SpaceX plans to launch its giant Starship spacecraft for the second time ever this morning (November 18), and you can watch the event live.
Starship, the largest and most powerful rocket ever built, is scheduled to lift off from SpaceX’s Starbase site in south Texas today during a 20-minute window that opens at 8 a.m. EST (1300 GMT; 7 a.m. local Texas time). .
You can watch it live here on Space.com, or courtesy of SpaceX, or Directly through the company. Coverage is expected to begin at approximately 7:25 a.m. EST (1225 GMT).
Related: How to watch the launch of SpaceX’s second spacecraft on November 18
Read more: How will the second test launch of the Starship rocket work?
SpaceX is developing a Starship vehicle to carry people and cargo to the Moon and Mars, as well as perform a variety of spaceflight duties closer to home. NASA has selected Starship as the first manned lunar lander for its Artemis program, and the vehicle has several special lunar missions on its docket as well.
The roughly 400-foot-tall (122-meter) vehicle consists of two components, both of which are designed to be fully and rapidly reusable — a first stage booster called Super Heavy and a 165-foot (50-meter) upper stage known as the Starship.
The pair have flown together only once so far, on a test flight that launched from Starbase on April 20. The mission aims to send the upper stage partially around the Earth, ending with a landing in the Pacific Ocean near Hawaii. But Starship’s two stages failed to separate as planned, and SpaceX intentionally destroyed the vehicle high above the Gulf of Mexico.
Related: Stunning photos of SpaceX’s first spacecraft launch
Saturday’s test flight will be a repeat of the April mission, trying to accomplish what that first flight couldn’t.
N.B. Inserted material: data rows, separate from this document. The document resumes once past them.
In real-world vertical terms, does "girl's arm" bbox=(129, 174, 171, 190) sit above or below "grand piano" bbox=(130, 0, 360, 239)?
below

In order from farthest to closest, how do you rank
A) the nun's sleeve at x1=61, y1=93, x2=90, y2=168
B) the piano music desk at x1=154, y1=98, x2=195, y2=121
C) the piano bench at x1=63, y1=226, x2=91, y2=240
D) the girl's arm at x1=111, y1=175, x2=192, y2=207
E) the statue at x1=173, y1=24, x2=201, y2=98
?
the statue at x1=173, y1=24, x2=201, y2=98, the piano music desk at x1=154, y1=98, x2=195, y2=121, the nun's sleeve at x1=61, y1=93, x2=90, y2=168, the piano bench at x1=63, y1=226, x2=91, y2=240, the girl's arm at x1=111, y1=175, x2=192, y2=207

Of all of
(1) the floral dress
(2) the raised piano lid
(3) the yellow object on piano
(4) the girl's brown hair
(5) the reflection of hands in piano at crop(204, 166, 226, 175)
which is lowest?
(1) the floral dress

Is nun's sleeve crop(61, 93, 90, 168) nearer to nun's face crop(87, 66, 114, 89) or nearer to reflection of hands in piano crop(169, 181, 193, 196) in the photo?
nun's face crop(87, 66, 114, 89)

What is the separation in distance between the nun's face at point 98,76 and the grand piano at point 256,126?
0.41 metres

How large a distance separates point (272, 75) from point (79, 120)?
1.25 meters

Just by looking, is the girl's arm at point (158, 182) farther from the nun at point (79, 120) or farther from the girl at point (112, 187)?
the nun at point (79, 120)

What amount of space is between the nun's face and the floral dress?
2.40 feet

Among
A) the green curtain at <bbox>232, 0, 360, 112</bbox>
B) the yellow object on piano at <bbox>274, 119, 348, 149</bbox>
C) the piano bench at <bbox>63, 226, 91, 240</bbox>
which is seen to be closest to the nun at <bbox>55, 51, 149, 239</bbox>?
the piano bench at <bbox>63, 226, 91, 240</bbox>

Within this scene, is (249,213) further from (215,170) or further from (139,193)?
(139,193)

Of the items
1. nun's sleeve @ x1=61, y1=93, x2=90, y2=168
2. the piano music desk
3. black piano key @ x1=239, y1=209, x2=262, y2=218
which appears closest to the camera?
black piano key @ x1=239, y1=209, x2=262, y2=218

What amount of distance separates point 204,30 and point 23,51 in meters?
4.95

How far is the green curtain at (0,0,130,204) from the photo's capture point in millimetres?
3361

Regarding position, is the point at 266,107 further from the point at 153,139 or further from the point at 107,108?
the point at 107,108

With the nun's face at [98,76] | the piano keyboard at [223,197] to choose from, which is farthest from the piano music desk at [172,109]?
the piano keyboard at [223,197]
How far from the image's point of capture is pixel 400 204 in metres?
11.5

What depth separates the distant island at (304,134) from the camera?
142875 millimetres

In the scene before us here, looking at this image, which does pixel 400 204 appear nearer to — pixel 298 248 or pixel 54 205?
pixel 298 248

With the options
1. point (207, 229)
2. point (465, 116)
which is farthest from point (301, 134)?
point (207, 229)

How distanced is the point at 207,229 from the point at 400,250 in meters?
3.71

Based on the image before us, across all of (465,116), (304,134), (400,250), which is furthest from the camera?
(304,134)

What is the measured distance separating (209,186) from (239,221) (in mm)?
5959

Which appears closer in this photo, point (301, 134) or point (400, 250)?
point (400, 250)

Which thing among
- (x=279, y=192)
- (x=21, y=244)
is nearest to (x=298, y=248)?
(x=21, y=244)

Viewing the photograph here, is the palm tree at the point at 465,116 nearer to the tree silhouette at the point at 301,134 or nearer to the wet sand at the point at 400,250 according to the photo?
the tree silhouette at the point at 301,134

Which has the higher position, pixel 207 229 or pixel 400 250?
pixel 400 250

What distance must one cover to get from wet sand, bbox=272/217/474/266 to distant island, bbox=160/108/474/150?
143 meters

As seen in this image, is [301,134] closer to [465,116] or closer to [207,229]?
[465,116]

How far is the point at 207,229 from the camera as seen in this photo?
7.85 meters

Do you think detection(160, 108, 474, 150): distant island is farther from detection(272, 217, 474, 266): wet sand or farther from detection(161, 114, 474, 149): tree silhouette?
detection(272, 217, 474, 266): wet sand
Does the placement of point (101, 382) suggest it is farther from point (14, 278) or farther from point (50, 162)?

If all goes according to plan, the Super Heavy vehicle will land in the Gulf of Mexico about seven minutes after launch. Meanwhile, the spacecraft will head east over the ocean, reach near orbital velocity, then touch down in the Pacific Ocean near Hawaii about 90 minutes after liftoff.
The launch was originally supposed to take place on Saturday (November 17), but SpaceX delayed things by a day to replace one of the Super Heavy’s grid fins. These reinforced iron-shaped structures help the ship return to Earth after launch.